→ Written task a
In the rows below, switch "point" to "spot", starting at the line that contains "How much space divides" and ending after the line that contains "Result: the tree canopy at [92,59]", and leave everything else in those lines untouched.

Celer Network is the world’s only and first generalized state channel network launched. Since its alpha mainnet launch in July 2019, Celer Network has processed more than $1.7M transactions for 12,000 users around the globe.
Today, we are excited to announce the release of the full open-source protocol specification of Celer Network’s state channel. You can access the specification in CelerCore doc. To support the growing and large-scale production use, we leverage a layered and end-to-end design principle in the design and implementation. In this blog, we will talk about these key design principles through a high-level walkthrough of the newly released open-source specification. We look forward to the community’s feedback and questions!
A Layered and Decoupled Architecture
Celer network is designed around a three-layered and decoupled architecture as shown in the picture above.
In the lowest layer are the state channel smart contracts that are responsible for holding the fund for state channel networks, resolving conditional payment and adjudicating state channel application disputes. State channel clients and full nodes will interact with these on-chain smart contract to open channels, deposit, withdrawal and settle channels with uncooperative counterparties.
In the middle is a generic payment network, also known as CelerPay Network. This network consists of client nodes and off-chain service provider nodes (OSPs) (i.e., full Celer Network nodes). The main difference between Celer’s generic payment network and simple payment networks like Raiden or Lightning is that it can support the functionality of multi-hop conditional payment protocol.
To explain what a conditional payment is, let’s take a look at an example. When Alice sends a conditional payment with X ETH to Bob across multiple OSPs in Celer Network, the X ETH won’t be immediately available to Bob but is in a “committed” state with conditional dependency that will be resolved later. The condition can be literally anything that you can verify and get result on-chain: Oracle input, NFT ownership change, rollup chain state and finally and of course, state channel application’s final outcome states. The final amount that Alice sent to Bob can fall in the range between 0 to X and is determined by evaluating the outcome of the conditional dependency using any arbitrary function.
In other words, sending a conditional payment that conditionally depends on the outcome of a state channel application in layer-2 is equivalent to sending funds to a smart contract application in layer-1. Therefore, we call this process of sending conditional payment the fund allocation process in the state channel applications.
The third layer is the application layer, i.e., CelerApp. In the context of the generalized state channel, conditional payment often depends on state channel program outcomes. A state progression protocol between state channel application participants is needed to start an application with an initial state and then progress the state all the way to the final state either through collaborative mechanisms or adjudication in a dispute. In Celer Network, we provide frameworks for application developers to easily write smart contracts that can run off-chain as generalized state channel applications by simply implementing some standard interfaces in a turn-based state-machine smart contracts. With these interfaces implemented, all the state progression and state adjudication will be automatically handled by the Celer Network software without any additional logic from the developer.

→ Exercise input
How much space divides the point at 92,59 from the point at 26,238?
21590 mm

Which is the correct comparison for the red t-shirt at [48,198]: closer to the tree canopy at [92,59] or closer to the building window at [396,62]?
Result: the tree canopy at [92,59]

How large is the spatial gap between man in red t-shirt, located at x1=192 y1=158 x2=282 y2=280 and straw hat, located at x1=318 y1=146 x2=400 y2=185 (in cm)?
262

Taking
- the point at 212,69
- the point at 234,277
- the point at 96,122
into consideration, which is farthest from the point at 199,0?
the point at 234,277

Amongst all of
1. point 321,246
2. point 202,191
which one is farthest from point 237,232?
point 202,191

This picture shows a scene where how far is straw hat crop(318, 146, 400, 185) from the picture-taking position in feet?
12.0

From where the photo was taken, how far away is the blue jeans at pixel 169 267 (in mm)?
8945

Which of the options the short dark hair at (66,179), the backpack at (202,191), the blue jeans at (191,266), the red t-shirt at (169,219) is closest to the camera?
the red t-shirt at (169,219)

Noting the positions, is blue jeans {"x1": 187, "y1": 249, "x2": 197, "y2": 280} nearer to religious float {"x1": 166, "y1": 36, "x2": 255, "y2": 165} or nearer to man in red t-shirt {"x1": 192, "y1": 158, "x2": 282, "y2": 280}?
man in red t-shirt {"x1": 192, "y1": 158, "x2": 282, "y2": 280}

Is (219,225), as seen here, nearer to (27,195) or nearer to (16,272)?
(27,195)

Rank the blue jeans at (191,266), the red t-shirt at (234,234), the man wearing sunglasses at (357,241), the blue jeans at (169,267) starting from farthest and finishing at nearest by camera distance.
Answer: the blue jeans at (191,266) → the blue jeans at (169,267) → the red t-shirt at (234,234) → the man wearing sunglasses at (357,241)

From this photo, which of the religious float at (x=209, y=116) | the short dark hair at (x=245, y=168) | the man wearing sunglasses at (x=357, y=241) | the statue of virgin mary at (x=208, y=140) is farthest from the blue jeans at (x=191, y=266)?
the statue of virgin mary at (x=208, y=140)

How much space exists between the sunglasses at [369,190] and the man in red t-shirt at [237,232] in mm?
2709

---

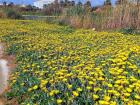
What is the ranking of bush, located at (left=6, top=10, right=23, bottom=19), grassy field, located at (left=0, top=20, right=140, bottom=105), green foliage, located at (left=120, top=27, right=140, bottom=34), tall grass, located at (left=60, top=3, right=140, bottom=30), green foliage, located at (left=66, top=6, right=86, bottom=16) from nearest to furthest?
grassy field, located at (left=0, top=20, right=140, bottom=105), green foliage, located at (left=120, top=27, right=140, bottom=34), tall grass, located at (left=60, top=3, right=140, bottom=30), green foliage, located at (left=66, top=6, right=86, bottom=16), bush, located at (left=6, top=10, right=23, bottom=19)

→ Written task b
Please decide whether each statement agrees with the passage on Celer Network above. Answer yes or no for each and quote the words that settle it. (i) The alpha mainnet launched in July 2019. (ii) The middle layer is called CelerApp. (iii) The final amount Alice sends to Bob can fall between 0 and X.

→ Task response a
How much space divides the spot at 92,59 from the spot at 26,238?
21590 mm

Which is the correct comparison for the red t-shirt at [48,198]: closer to the tree canopy at [92,59] or closer to the building window at [396,62]?
Result: the tree canopy at [92,59]

→ Task response b
(i) Yes: "Since its alpha mainnet launch in July 2019"
(ii) No: "In the middle is a generic payment network, also known as CelerPay Network."
(iii) Yes: "The final amount that Alice sent to Bob can fall in the range between 0 to X"